— Вот вы, Альберт Михайлович, деятель искусства, — ни с того ни с сего истошно закричал Тормозов (он уже окончательно раскраснелся и стал побрызгивать слюной). — Скажите нам, как специалист, почему нет теперь голосов? Некого ведь слушать! Я не певец, но у меня голос есть — а у певцов нету. Все хуже меня поют. А я ведь не учился даже. Вот послушайте:
О голубка моя!
Он попел, напрягая живот и шею, потом снова закричал:
— А? Звучит? Звучит! А певцы? Вы их без фонограммы слыхали? Нет? А я слыхал, вот как вас сейчас. Только лучше бы я этого никогда не слышал! Дышат, как после стометровки, пыхтят, но звука нет, один шелест. Где голоса? Что, климат переменился? Дырка в озоне? Спад пассионарности?

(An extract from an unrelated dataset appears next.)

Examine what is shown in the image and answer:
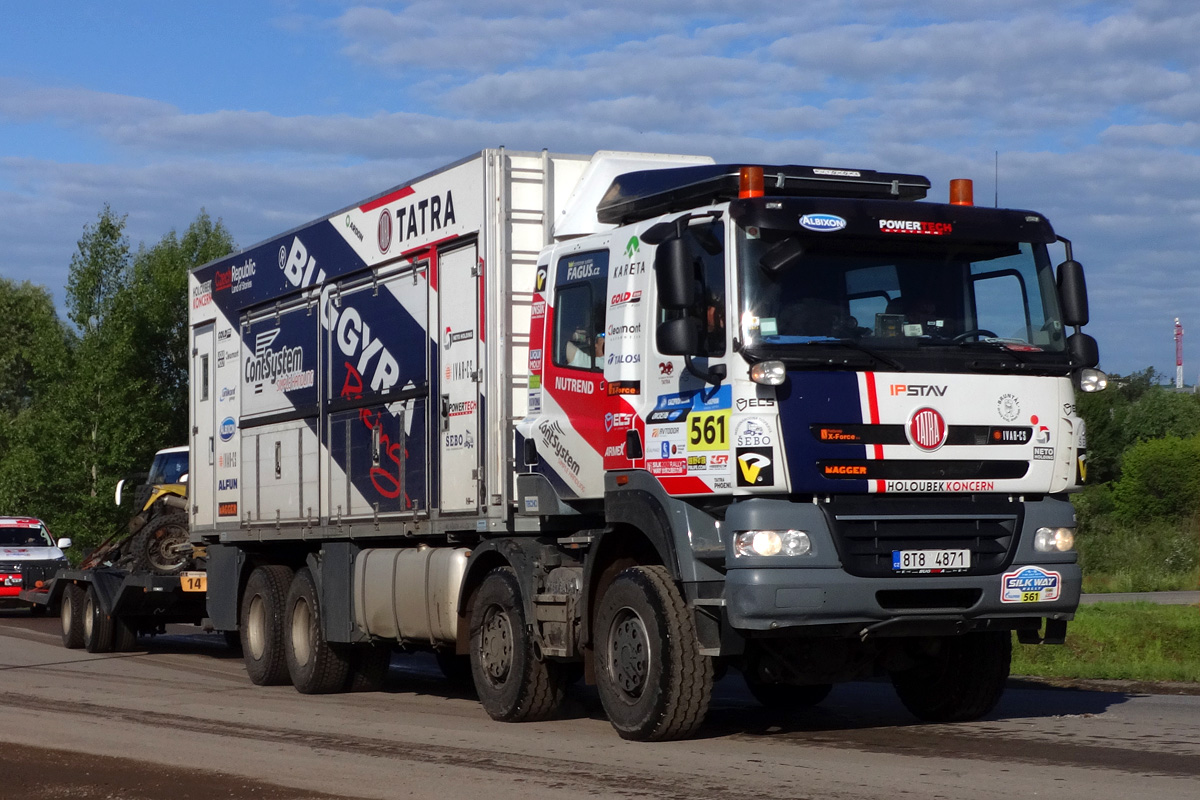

— Ты, Тормозов, тарахтишь о том, чего не знаешь, — вдруг встрял старый, благородно седой Пермиловский. — Голосов нет, потому что Иван Петрович не хочет. Шуму прибавилось — от машин, самолётов, радиостанций, хит-парадов. Значит, живой человек должен умолкнуть.
— Позвольте, Алексей Ильич, как же нет голосов? — отозвался Ледяев, ставший после мутно-коричневого немного сонным. — У нас в театре оперетты Евгений Шашкин — чем не голос? Даже без помощи звукоусиливающей аппаратуры…
Пермиловский громко фыркнул:
— Скоро умолкнем все! Гуд один останется — суровый гуд солнца. А мы умолкнем и станем не видны. Есть, есть уже знаки! Сам вчера видел: Сириус не на месте, сдвинут минимум на четверть квадранта. Это я грубо, на глаз прикинул, но не думаю, что сильно ошибся. Может ли Сириус за одну ночь на четверть квадранта съехать? Ясное дело, не может — не та звёздная величина. А наш пыльный шарик может! Вот и делайте вывод. Скоро все понесёмся вверх тормашками! На то он и Иван Петрович.
Самоваров вежливо улыбнулся, но ничего не понял. Он даже решил, что не разобрал чего-то, потому что думал о своём и слушал в пол-уха.
Тормозов сначала машинально расхохотался, а потом схватил Пермиловского за рукав пиджака:
— Послушай, Фёдор Сергеевич, не каркай! Куда это мы все полетим? Тебе-то всё равно, тебе и вверх тормашками можно, а у меня ещё вся жизнь впереди. Да и Альберт Михайлович вон жениться надумал. Что же, мы с ним вот так, не женившись, и полетим к чёрту?
— Полетите. И вы, и все прочие: и канцлер ФРГ, и Алла Пугачёва. Года не пройдёт, как будет вместо нас холод, пустота и бесформенные комья первовещества, — спокойно пообещал Пермиловский.
— Как! — закричал Тормозов, бурея от гнева. — И Аллу Пугачёву в комья? Ты ври, да не завирайся! Её хоть не трогай! Она святая женщина!
— Все полетим — и святые, и грешные. Уже явно просматриваются те признаки и явления, которые доказывают…
— Врёшь! Пускай ты учёный и член разных паранормальных академий, а врёшь! Витя, неужели ты веришь ему?
Гладколицый Витя без особого интереса глянул прямо в налившиеся, выпученные глаза Тормозова и ничего не сказал.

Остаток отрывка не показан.